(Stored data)

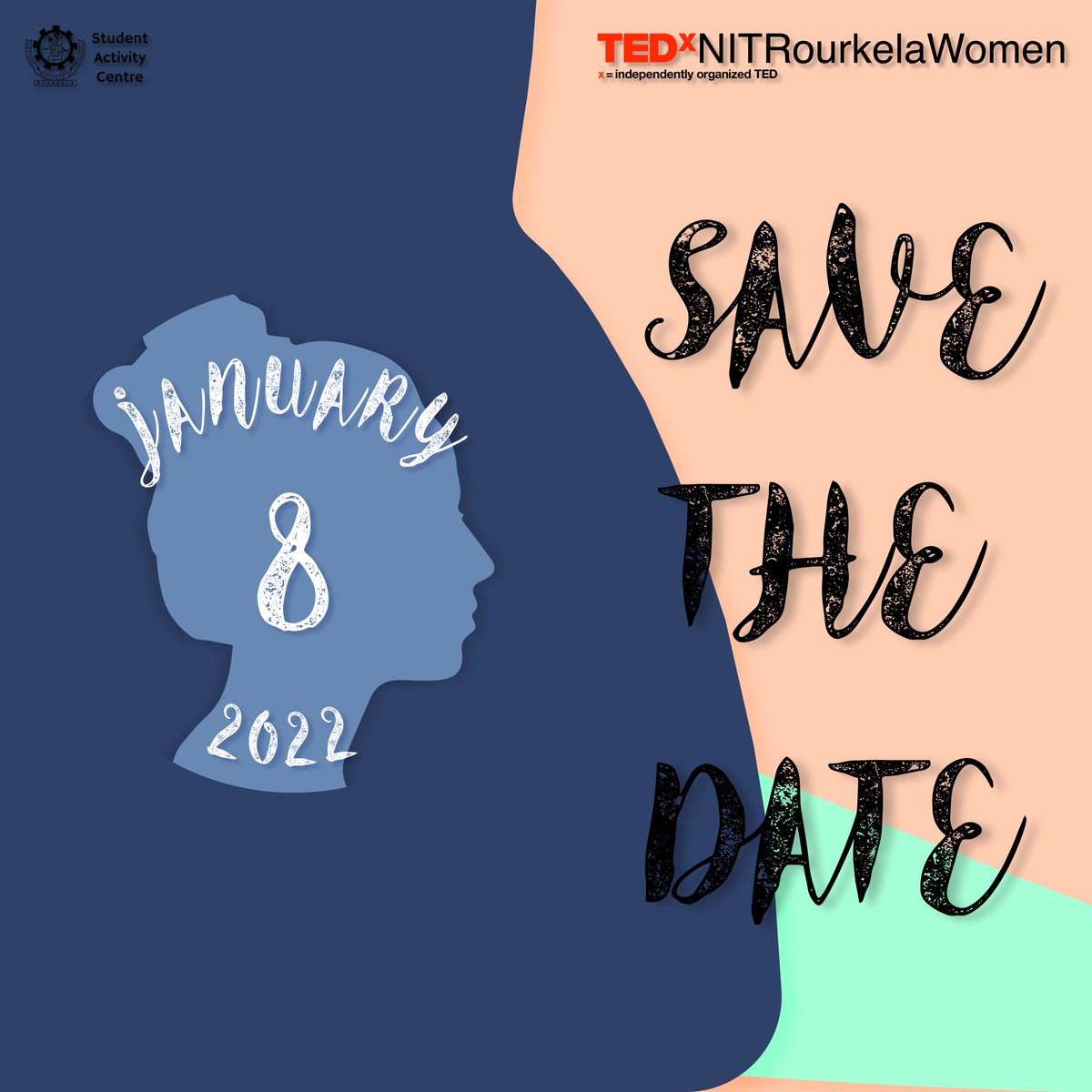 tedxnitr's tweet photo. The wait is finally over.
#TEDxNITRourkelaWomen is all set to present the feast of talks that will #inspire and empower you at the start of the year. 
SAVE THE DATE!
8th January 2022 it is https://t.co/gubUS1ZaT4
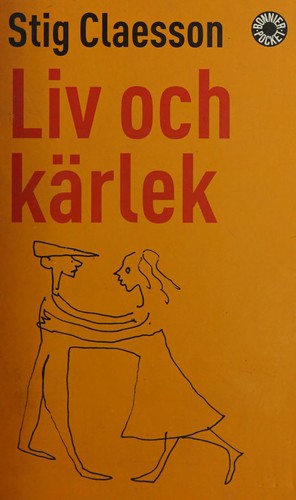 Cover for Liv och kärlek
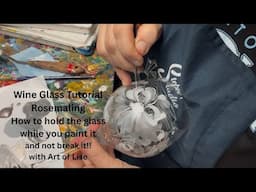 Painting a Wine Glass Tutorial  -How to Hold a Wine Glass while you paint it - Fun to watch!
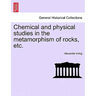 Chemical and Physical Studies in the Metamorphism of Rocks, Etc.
* * *
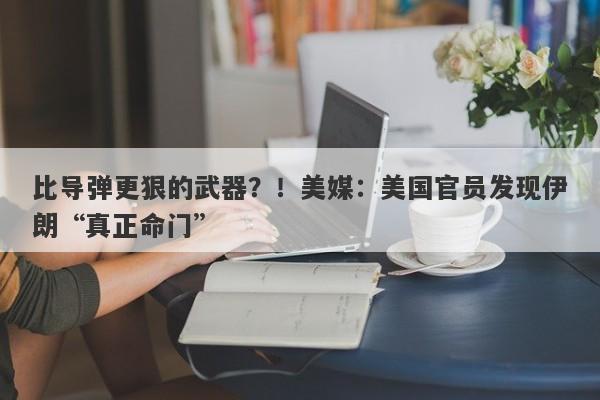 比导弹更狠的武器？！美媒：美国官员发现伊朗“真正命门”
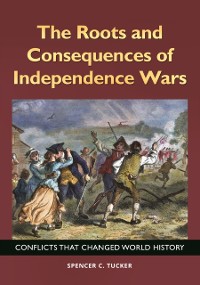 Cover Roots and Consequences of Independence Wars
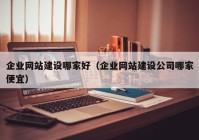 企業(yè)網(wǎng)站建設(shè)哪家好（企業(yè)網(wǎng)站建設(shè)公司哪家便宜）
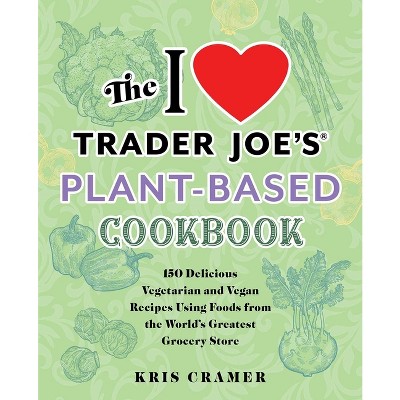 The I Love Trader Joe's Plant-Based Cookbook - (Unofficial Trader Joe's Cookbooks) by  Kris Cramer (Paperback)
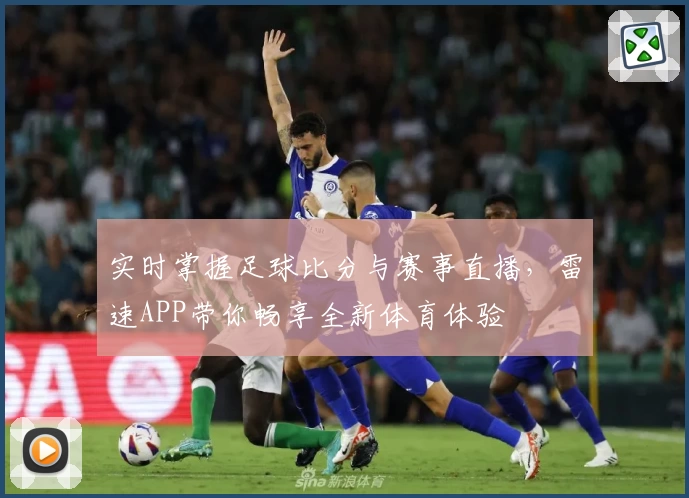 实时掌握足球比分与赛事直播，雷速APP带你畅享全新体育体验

Instructions for the task:
Print the lines from the line containing "tedxnitr's tweet photo." through the line containing "Painting a Wine", leaving the pictures out of your answer.

Answer:
 tedxnitr's tweet photo. The wait is finally over.
#TEDxNITRourkelaWomen is all set to present the feast of talks that will #inspire and empower you at the start of the year. 
SAVE THE DATE!
8th January 2022 it is https://t.co/gubUS1ZaT4
 Cover for Liv och kärlek
 Painting a Wine Glass Tutorial  -How to Hold a Wine Glass while you paint it - Fun to watch!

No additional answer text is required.